**TEXT SEGMENT**
+===+

Hindu temple of Swaminarayan sect in Bhuj, India

Shri Swaminarayan Mandir is a temple complex in Bhuj, Kutch district, Gujarat, India, which is managed by Nar Narayan Dev Gadi of the Swaminarayan Sampraday, a sect of Hinduism. The inauguration ceremony of the temple held from 15 to 23 May 2010.

==History==

An earthquake on 26 January 2001 shattered most parts of the city of Bhuj, including the original Shri Swaminarayan Mandir, Bhuj built by Swaminarayan in 1824. To replace this, the new temple is built of only marble and gold. The throne for the idol of Swaminarayan, the temple domes and doors are make of gold while the pillars and ceilings are made of marble. The original central deity images of Nar Narayan and Swaminarayan in the form of Hari Krishna were moved from the old temple to the new one along with those of Radha Krishna, Swaminarayan in the form of Ghanshyam and Sukh Shaiya and others.

The new temple was built at a cost of 1 billion Indian rupees (100 crore) on 5 acre of land. Made in marble, intricate carvings adorn the pillars and ceiling of the most expensive temple built in the Indian state of Gujarat recently.

+===+

**ENTRIES SUPPLIED**
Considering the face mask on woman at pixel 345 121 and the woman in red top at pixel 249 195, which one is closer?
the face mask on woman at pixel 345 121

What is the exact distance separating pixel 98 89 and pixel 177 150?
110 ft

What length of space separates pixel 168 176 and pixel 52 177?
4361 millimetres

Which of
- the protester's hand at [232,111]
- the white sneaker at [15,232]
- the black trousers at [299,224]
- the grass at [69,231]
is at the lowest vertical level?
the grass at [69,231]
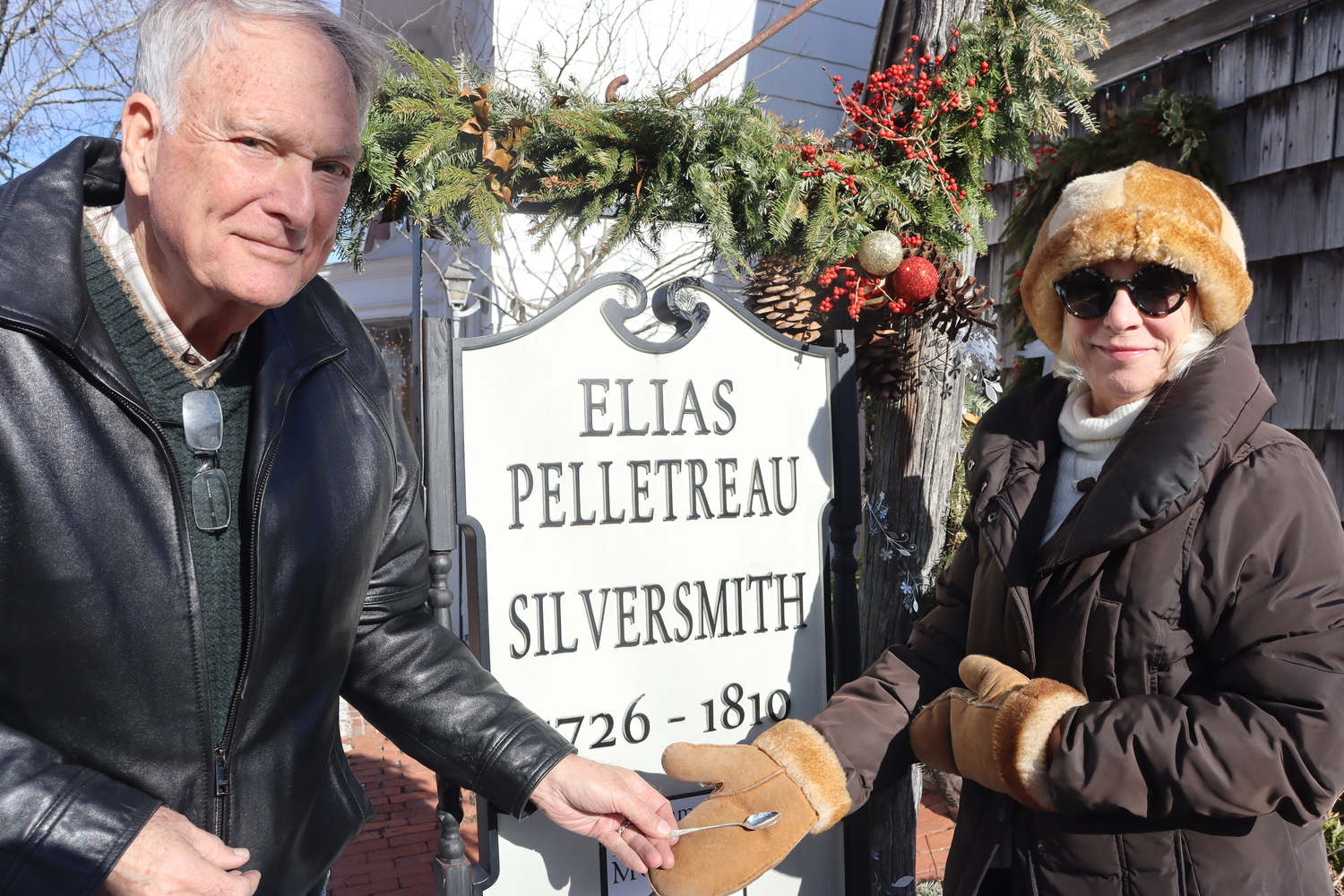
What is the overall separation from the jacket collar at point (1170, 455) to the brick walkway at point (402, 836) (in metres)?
2.52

+===+

**EXERCISES**
(1) Print the passage of the temple text between "An earthquake on" and "Shaiya and others.", inclusive, word for word.
(2) Give what follows the last sentence of the text about the Swaminarayan temple in Bhuj.
The lines have nothing to do with what you are asked to do here.

**YOUR WRITTEN ANSWERS**
(1)
An earthquake on 26 January 2001 shattered most parts of the city of Bhuj, including the original Shri Swaminarayan Mandir, Bhuj built by Swaminarayan in 1824. To replace this, the new temple is built of only marble and gold. The throne for the idol of Swaminarayan, the temple domes and doors are make of gold while the pillars and ceilings are made of marble. The original central deity images of Nar Narayan and Swaminarayan in the form of Hari Krishna were moved from the old temple to the new one along with those of Radha Krishna, Swaminarayan in the form of Ghanshyam and Sukh Shaiya and others.

(2)
A large number of people attended the opening ceremony of the temple including those from overseas, including from United Kingdom and various parts of Africa. According to an estimate by a member of the Bhuj Hoteliers' Association, as of October 2009, 75% of the hotel rooms in Bhuj had been booked for the period during which the opening ceremony was scheduled to take place. To manage influx of vehicles, Jubilee ground and Khasda ground, the two biggest grounds in Bhuj was used for parking arrangements. Temple authorities were expecting around 500,000 visitors during this period.

A 3-D film, the first of its kind on the life and teachings of Swaminarayan titled 'Sahajanand' was screened as a part of the opening celebrations of the temple. Shot by S3D cameras, it is claimed to be the first of its kind in India.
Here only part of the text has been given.